Which teams have 30 wins?
Posted by Andy on May 30, 2010
Are you paying attention? Which 4 teams in baseball have at least 30 wins right now?
So you got the Rays and the Yankees.
Did you get the Reds and the Padres?
The Twins will join that list if they beat the Rangers tonight.
May 30th, 2010 at 8:48 pm
What about Toronto?
May 30th, 2010 at 8:51 pm
With the exchange rate, their 30 Canadian wins are worth only 24 in the US. (and I missed them, thanks.)
May 30th, 2010 at 8:58 pm
LOL
May 30th, 2010 at 9:03 pm
At current rates, it's more like 28.5 wins.

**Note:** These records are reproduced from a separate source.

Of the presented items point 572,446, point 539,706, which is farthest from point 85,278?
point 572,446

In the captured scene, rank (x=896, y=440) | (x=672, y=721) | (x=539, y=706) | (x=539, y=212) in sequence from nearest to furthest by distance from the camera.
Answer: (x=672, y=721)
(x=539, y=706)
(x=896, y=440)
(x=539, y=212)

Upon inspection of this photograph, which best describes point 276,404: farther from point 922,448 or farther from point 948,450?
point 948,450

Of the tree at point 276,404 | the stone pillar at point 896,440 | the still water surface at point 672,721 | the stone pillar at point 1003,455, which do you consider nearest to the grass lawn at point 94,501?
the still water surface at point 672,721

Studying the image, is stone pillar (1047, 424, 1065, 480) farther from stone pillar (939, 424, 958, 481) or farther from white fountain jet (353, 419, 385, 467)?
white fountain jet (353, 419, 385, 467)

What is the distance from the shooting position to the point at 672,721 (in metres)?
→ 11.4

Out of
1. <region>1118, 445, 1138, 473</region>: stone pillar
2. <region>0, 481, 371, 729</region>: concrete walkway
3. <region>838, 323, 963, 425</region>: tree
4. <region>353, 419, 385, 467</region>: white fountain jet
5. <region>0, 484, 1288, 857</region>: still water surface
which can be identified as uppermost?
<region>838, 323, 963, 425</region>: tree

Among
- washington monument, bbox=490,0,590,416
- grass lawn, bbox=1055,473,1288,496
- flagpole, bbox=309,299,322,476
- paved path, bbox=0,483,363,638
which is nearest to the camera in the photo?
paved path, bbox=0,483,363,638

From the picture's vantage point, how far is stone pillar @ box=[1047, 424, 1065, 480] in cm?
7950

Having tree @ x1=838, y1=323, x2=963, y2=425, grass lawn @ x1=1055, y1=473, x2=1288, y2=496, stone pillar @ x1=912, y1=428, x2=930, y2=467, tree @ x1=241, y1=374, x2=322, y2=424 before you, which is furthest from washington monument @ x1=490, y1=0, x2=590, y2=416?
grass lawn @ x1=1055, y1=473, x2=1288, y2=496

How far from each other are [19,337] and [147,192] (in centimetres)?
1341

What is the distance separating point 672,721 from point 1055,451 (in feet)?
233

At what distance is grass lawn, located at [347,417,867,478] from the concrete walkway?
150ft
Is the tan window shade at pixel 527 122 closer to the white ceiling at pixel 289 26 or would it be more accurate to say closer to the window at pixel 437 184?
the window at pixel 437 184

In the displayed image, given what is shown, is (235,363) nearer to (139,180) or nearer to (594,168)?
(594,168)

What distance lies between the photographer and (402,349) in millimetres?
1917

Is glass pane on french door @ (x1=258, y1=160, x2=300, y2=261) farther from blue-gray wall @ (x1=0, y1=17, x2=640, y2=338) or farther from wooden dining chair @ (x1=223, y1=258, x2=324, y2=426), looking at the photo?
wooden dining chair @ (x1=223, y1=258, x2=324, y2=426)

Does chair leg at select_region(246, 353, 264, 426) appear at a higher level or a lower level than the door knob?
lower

May 30th, 2010 at 11:10 pm
Speaking of exchange rates, has anyone else noticed the league-skew in the SRS ratings? I know the consensus is that the AL is the stronger league but I thought the SRS model was too simple to pick up on that. The skew seems to be completely in the Strength of Schedule (SOS) as the 8 toughest schedules are in the AL and the 13 weakest schedules are in the NL. Almost seems like just three teams are driving this skew. HOU/PIT on the low end in the NL and TBR on the high end on the AL. Pittsburgh had a seven game losing streak last month where they were blown out almost every day (72-12 over seven games).
May 31st, 2010 at 9:48 am
DavidRF, I'm fairly sure that the reason for the skew is because of a few blowouts in favor of the American league on the first day on interleague play when the AL in total outscored the NL by 26 runs(by my calculations) due in large part to the Twins (15-3 over Brewers), Royals (9-2 over Rockies), and White Sox (8-0 over Marlins). The Saturday/Sunday games of that weekend were slightly in the favor of the NL (NL outscored AL by 5), but not enough to undo the damage, leading to a large slant in favor of the AL.
May 31st, 2010 at 12:25 pm
Oh. I just re-read the definition of SOS. Its iterative. I was just using Rdiff, but that is just the initial seed. Its the successive iterations that are causing the skew. Thanks.